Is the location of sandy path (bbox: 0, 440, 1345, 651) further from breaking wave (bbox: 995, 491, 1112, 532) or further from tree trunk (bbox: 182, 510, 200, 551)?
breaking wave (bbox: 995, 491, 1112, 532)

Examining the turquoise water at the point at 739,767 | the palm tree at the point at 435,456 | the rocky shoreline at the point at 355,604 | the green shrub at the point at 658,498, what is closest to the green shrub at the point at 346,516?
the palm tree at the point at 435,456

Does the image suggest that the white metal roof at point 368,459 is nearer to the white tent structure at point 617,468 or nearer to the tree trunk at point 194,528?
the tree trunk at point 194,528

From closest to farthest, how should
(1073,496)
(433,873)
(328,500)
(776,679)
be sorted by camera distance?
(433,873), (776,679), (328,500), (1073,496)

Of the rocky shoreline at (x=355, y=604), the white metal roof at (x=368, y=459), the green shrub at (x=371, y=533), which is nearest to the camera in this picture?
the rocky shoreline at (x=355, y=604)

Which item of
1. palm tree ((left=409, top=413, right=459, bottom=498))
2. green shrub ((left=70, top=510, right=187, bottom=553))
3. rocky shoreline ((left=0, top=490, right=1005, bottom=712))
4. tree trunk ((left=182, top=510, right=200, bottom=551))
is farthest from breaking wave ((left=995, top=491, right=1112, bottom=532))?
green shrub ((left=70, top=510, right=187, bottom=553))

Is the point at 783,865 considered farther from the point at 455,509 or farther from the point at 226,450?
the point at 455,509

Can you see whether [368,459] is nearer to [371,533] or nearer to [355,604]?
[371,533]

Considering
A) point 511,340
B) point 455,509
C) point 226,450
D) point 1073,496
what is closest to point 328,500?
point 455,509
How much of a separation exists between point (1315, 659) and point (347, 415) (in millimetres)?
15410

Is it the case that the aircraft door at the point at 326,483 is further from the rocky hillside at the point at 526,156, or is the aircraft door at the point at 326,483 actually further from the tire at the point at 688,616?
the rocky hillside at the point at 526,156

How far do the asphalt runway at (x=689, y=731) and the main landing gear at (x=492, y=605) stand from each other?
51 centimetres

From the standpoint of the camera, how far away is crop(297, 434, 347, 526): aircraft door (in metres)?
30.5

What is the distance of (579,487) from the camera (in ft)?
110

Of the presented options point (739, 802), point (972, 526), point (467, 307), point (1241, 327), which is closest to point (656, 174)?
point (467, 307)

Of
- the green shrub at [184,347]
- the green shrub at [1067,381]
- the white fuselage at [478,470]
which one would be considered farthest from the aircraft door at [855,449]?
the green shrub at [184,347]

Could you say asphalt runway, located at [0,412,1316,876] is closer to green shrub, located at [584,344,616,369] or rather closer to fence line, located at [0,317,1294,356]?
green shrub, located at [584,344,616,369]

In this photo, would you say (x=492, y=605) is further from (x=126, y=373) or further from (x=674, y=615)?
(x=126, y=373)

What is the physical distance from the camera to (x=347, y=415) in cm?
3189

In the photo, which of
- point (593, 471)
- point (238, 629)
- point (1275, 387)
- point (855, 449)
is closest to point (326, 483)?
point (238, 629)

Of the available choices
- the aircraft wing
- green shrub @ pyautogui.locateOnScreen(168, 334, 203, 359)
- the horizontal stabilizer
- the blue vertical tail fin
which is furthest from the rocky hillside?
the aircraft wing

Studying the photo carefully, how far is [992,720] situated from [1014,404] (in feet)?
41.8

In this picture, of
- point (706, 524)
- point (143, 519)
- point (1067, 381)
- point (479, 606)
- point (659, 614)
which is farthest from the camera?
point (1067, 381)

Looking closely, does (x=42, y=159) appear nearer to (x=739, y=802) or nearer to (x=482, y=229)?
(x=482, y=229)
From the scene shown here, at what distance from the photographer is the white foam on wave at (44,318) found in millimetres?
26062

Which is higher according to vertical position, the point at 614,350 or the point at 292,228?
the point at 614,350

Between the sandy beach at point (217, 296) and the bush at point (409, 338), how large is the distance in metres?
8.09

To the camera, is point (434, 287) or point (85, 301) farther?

========================

> **Written request**: Edit all the items above so that each "closest" becomes "nearest", and leave the remaining text unchanged.

> **Finished exercise**:
Is the location of sandy path (bbox: 0, 440, 1345, 651) further from breaking wave (bbox: 995, 491, 1112, 532) or further from tree trunk (bbox: 182, 510, 200, 551)?
breaking wave (bbox: 995, 491, 1112, 532)

Examining the turquoise water at the point at 739,767 | the palm tree at the point at 435,456 | the rocky shoreline at the point at 355,604 | the green shrub at the point at 658,498, what is nearest to the green shrub at the point at 346,516?
the palm tree at the point at 435,456

Does the image suggest that the white metal roof at point 368,459 is nearer to the white tent structure at point 617,468 or nearer to the tree trunk at point 194,528?
the tree trunk at point 194,528

From nearest to farthest, how should
(1073,496)
(433,873)
(328,500)
(776,679)
be sorted by camera distance?
(433,873), (776,679), (328,500), (1073,496)

Of the rocky shoreline at (x=355, y=604), the white metal roof at (x=368, y=459), the green shrub at (x=371, y=533), which is nearest to the camera in this picture?
the rocky shoreline at (x=355, y=604)

Which item of
1. palm tree ((left=409, top=413, right=459, bottom=498))
2. green shrub ((left=70, top=510, right=187, bottom=553))
3. rocky shoreline ((left=0, top=490, right=1005, bottom=712))
4. tree trunk ((left=182, top=510, right=200, bottom=551))
is farthest from breaking wave ((left=995, top=491, right=1112, bottom=532))?
green shrub ((left=70, top=510, right=187, bottom=553))

Is the point at 783,865 considered farther from the point at 455,509 or farther from the point at 226,450?
the point at 455,509

Can you see whether [368,459] is nearer to [371,533] or nearer to [355,604]?
[371,533]

Considering
A) point 511,340
B) point 455,509
C) point 226,450
D) point 1073,496
what is nearest to point 328,500?
point 455,509
How much of a separation exists between point (1315, 659) and point (347, 415) (in millimetres)?
15410

Is it the case that the aircraft door at the point at 326,483 is further from the rocky hillside at the point at 526,156, or is the aircraft door at the point at 326,483 actually further from the tire at the point at 688,616?
the rocky hillside at the point at 526,156

How far do the asphalt runway at (x=689, y=731) and the main landing gear at (x=492, y=605) stand from each other?
51 centimetres

From the standpoint of the camera, how far away is crop(297, 434, 347, 526): aircraft door (in metres)?
30.5

What is the distance of (579,487) from the camera (in ft)?
110

Of the presented options point (739, 802), point (972, 526), point (467, 307), point (1241, 327), which is nearest to point (656, 174)?
point (467, 307)

Of
- the green shrub at [184,347]
- the green shrub at [1067,381]
- the white fuselage at [478,470]
which one would be considered farthest from the aircraft door at [855,449]?
the green shrub at [184,347]

Could you say asphalt runway, located at [0,412,1316,876] is closer to green shrub, located at [584,344,616,369] or rather closer to fence line, located at [0,317,1294,356]?
green shrub, located at [584,344,616,369]

In this photo, would you say (x=492, y=605) is further from (x=126, y=373) or further from (x=674, y=615)?
(x=126, y=373)

What is the physical distance from the camera to (x=347, y=415) in cm?
3189

In the photo, which of
- point (593, 471)
- point (238, 629)
- point (1275, 387)
- point (855, 449)
is nearest to point (326, 483)?
point (238, 629)

Of the available choices
- the aircraft wing
- green shrub @ pyautogui.locateOnScreen(168, 334, 203, 359)
- the horizontal stabilizer
- the blue vertical tail fin
which is furthest from the rocky hillside?
the aircraft wing

Studying the photo carefully, how far is [992,720] situated from [1014,404] (in feet)?
41.8

In this picture, of
- point (706, 524)
- point (143, 519)
- point (1067, 381)
- point (479, 606)
- point (659, 614)
which is farthest from the camera?
point (1067, 381)

Looking closely, does (x=42, y=159) appear nearer to (x=739, y=802) or nearer to (x=482, y=229)?
(x=482, y=229)
From the scene shown here, at what distance from the photographer is the white foam on wave at (44,318) found in millimetres?
26062

Which is higher according to vertical position, the point at 614,350 or the point at 292,228?
the point at 614,350

Between the sandy beach at point (217, 296) and the bush at point (409, 338), how large is the distance in metres?
8.09

To the camera, is point (434, 287) or point (85, 301) farther?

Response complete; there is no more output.